Many argue that a new radical republican platform might be needed to counter the democrats’ agenda. This would entail to reshape the republican party, moving away from core conservative ideals espoused for decades by Barry Goldwater, William F. Buckley, and Ronald Reagan. The rapid shift in the priorities of the party has led to something of an existential crisis. Previous republican campaign items such as leaner government, balanced budgets, entitlement reform and free trade have been replaced by totally different items.

As a president, Trump presided over rising annual deficits and higher federal spending. He launched a trade war with China. In the ongoing culture war with the democrats, both parties have become more extreme, more polarized, and more radical. Some conservative republicans are skeptical to the shift as they still emphasize a leaner government and less spending. These conservative voices are a minority though, which is also the case in the democratic party. The conservative or moderate voices are getting fewer and fewer. This is an unfortunate trend.

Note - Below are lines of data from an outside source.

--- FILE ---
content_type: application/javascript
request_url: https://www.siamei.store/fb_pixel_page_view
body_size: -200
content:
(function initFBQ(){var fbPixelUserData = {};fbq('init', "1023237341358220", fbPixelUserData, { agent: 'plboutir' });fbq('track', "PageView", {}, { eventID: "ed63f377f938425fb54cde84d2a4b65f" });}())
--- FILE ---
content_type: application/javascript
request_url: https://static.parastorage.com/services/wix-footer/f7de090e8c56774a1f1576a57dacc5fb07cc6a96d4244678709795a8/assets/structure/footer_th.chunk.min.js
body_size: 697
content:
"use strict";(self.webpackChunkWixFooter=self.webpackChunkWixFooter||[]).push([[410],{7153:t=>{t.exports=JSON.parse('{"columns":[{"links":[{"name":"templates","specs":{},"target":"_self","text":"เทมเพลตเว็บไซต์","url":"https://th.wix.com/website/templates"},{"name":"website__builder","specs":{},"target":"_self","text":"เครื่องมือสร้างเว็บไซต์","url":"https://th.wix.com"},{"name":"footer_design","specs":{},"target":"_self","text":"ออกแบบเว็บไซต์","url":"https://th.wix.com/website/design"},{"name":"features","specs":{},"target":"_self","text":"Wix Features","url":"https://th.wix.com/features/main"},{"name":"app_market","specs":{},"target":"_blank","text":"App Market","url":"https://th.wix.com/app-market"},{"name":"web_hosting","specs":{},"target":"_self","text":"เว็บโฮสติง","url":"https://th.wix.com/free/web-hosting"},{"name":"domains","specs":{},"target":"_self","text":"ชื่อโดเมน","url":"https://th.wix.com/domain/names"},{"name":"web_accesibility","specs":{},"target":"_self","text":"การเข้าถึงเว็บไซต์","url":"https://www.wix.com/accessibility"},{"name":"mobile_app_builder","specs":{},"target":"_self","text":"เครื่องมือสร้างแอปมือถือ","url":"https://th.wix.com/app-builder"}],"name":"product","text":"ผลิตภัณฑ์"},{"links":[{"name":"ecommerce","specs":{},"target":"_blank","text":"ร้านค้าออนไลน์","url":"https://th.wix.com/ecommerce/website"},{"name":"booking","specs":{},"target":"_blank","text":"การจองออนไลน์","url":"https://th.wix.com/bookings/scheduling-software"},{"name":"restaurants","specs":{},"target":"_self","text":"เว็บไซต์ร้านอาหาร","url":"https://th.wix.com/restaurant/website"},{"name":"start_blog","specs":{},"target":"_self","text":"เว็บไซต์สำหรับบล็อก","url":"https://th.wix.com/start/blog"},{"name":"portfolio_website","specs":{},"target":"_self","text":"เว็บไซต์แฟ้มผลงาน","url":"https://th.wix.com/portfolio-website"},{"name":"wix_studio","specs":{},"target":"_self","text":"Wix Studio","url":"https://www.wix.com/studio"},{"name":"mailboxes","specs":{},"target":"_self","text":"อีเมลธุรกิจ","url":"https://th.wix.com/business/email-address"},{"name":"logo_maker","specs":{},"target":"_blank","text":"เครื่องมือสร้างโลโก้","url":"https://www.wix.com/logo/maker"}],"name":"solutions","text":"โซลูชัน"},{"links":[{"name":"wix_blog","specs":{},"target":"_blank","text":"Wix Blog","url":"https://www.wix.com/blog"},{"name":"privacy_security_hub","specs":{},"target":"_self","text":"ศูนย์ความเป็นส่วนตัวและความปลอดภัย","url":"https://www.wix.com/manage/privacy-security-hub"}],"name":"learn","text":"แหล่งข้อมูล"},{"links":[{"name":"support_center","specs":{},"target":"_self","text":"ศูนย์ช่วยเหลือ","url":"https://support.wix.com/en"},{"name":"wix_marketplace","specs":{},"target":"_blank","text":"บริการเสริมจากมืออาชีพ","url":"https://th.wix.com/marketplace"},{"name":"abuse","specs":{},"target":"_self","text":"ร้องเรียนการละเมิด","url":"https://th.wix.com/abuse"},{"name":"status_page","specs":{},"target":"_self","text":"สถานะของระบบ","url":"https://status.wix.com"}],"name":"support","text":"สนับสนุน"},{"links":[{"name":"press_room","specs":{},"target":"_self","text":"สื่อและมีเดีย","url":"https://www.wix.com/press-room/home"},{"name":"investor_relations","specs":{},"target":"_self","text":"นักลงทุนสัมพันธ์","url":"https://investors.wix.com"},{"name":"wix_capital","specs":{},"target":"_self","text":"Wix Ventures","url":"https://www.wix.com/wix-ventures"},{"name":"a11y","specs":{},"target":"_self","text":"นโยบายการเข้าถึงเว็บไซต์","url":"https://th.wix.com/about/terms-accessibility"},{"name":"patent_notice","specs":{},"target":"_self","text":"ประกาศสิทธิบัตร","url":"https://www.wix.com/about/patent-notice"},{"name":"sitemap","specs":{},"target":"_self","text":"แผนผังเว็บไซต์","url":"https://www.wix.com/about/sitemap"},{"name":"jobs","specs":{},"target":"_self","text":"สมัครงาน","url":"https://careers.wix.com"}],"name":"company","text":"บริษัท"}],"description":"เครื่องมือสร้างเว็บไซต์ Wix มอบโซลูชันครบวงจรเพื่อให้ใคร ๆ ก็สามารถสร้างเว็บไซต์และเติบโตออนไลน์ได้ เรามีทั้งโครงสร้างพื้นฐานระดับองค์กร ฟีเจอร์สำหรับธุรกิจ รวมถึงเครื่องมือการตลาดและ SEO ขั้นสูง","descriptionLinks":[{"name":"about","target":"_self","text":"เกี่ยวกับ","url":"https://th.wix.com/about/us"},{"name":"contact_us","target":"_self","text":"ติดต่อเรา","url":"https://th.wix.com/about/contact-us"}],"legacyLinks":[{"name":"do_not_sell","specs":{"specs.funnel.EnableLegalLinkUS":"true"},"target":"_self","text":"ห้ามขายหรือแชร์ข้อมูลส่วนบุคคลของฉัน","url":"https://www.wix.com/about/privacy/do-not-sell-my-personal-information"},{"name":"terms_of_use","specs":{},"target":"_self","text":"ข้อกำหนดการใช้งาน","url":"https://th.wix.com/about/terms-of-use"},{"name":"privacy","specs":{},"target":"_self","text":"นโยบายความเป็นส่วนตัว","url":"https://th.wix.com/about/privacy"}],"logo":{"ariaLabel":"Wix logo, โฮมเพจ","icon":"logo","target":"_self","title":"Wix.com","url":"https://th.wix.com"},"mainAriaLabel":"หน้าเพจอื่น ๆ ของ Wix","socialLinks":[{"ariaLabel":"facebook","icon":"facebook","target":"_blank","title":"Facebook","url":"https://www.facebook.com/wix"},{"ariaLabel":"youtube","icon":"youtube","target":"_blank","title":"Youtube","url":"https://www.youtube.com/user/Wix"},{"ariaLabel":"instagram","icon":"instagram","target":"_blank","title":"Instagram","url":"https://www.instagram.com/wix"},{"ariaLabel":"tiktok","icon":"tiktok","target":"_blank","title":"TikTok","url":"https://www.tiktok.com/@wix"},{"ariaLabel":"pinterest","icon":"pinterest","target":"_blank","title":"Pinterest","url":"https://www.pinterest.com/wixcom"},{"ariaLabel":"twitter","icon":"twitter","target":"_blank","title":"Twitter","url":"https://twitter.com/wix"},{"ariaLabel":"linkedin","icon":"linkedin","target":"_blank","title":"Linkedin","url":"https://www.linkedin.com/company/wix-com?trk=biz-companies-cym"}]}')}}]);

Republicans are broadly in favor of a more active federal government. In congress, some republicans have pushed for such federal measures as caps on credit-card interest rates, social-media regulations and even worker protections. Like Trump, several other GOP presidential candidates say that an aggressive use of federal authority is needed to push back against a radical democratic social agenda that they say has taken hold in schools, academia, the media, and corporate boardrooms.

Trump’s suggestions and ideas are not surprising though. He is not a conservative republican, barely a republican, but rather a populist businessman, who could not care less about William F. Buckley’s conservative ideas and principles. Trump wants to win the presidency at all costs and his new platform might attract new voters, primarily democratic working-class voters and other disenfranchised voters who are disappointed in the country’s direction under the Biden administration.